Для изобретателей микроэлектроники эти создания выглядели на удивление скучными. Они ели, испражнились и занимались тем, что рассказчик назвал репродуктивной активностью, и все это без малейшего энтузиазма. Я решила, что они спят. Из отчетов нельзя было понять, когда гексакоровы доставали свои паяльники или что там еще для работы над высокими технологиями, но исследователи предполагали, что это происходит в окутанной туманом ночи. На одной записи были запечатлены гексакоровьи роды – неспешная процедура, во время которой новорожденный вывалился из боковой щели родителя и плюхнулся на землю, не пробудив во взрослой особи никакого интереса или материнских чувств. Малыш был миниатюрной копией своей матери (если предположить, что отца не рожали), за одним лишь исключением: щупальца, так отличавшие этот вид от других эндемиков, пока не отросли. Проделав впечатляющий гимнастический трюк – учитывая отсутствие рук и ног, – малыш вытянулся вверх, подполз к ближайшему кусту и принялся ощипывать молоденькие листочки с помощью врожденной системы шипастых шаров. И колесо жизни вышло на новый круг.

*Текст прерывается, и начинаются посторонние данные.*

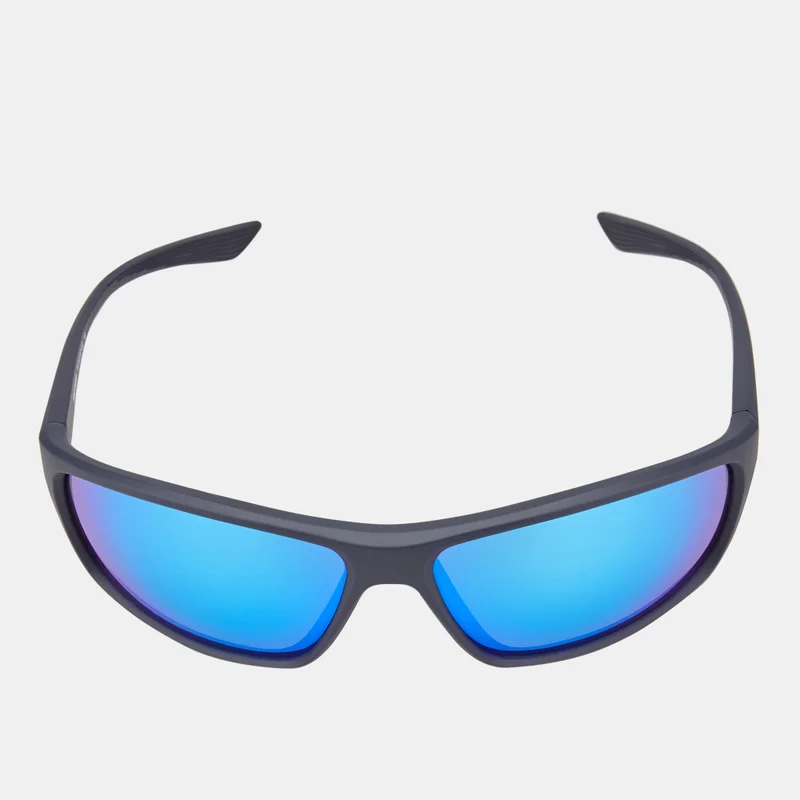 Nike Rabid Sunglasses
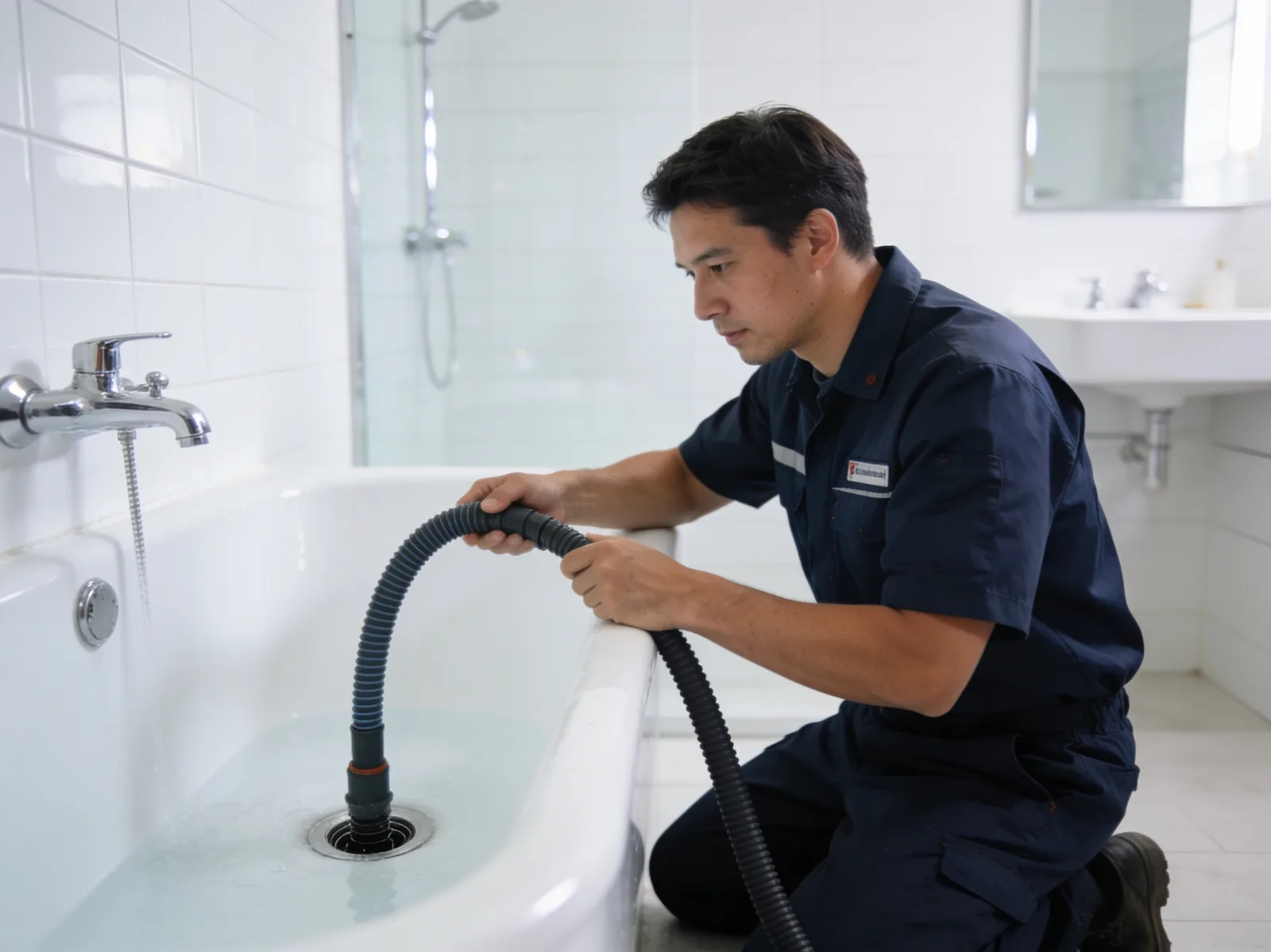 Emergency Plumber Maggie Valley, NC FAQs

К этому времени у меня уже глаза слипались, но я все же не устояла и включила следующий отчет. Он был посвящен попыткам установления контакта с гексакоровами. Даже приближаться к нашим поросшим щупальцами приятелям было рискованно, хотя и не по их вине. Местная живность в основном не обращала внимания на людей, а от растений в худшем случае можно было ожидать пассивной агрессии. Но земля в тех местах, где любили пастись гексакоровы, была испещрена небольшими ямками. Рассказчик высказал предположение, что дополнительная аэрация почвы шла на пользу местной растительности. Однако человек, реши он прогуляться там, мог провалиться в яму и сломать ногу. Что касается эбретонской фауны, то даже самые крупные ее представители были вне опасности – никому из них и в голову бы не пришло распределить свой вес между всего двумя жалкими точками опоры. Исследователь некоторое время рассуждал о том, откуда взялись ямы. Он склонялся к версии, что под землей активность животных могла оказаться даже выше, чем на поверхности.